**SOURCE MATERIAL**.
----------------

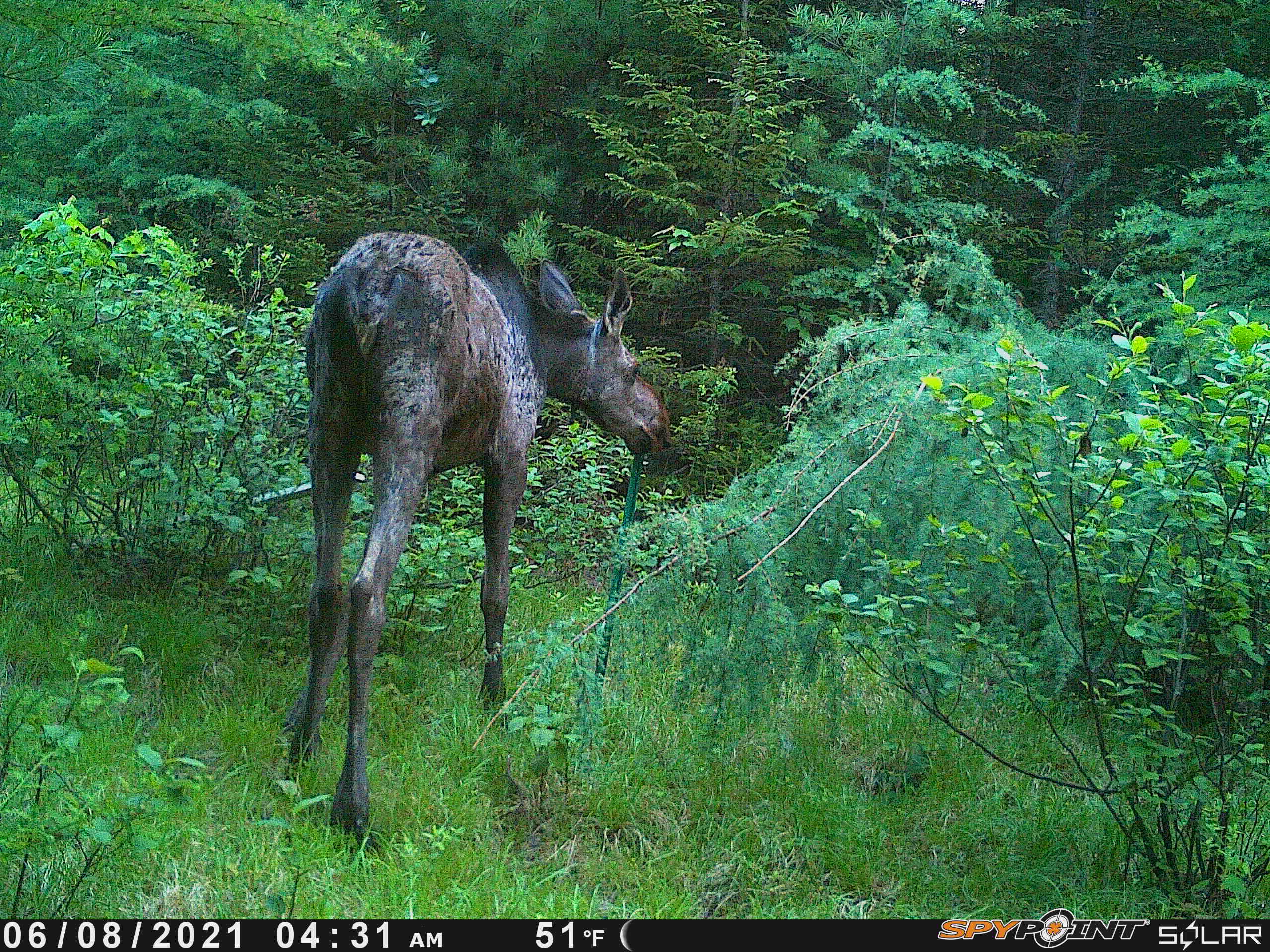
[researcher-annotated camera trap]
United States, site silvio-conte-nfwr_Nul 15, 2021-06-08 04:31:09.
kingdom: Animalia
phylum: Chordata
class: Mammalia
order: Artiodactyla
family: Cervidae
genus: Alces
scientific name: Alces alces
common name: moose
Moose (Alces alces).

----------------

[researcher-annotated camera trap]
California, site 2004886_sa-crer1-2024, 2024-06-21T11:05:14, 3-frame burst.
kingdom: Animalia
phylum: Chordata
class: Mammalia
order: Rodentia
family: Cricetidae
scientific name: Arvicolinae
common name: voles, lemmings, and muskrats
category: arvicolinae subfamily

----------------

**WHAT THE EXERCISE ASKS**. Copy out each line of the listing that contains the word "site".

**TASK SOLUTION**.
United States, site silvio-conte-nfwr_Nul 15, 2021-06-08 04:31:09.
California, site 2004886_sa-crer1-2024, 2024-06-21T11:05:14, 3-frame burst.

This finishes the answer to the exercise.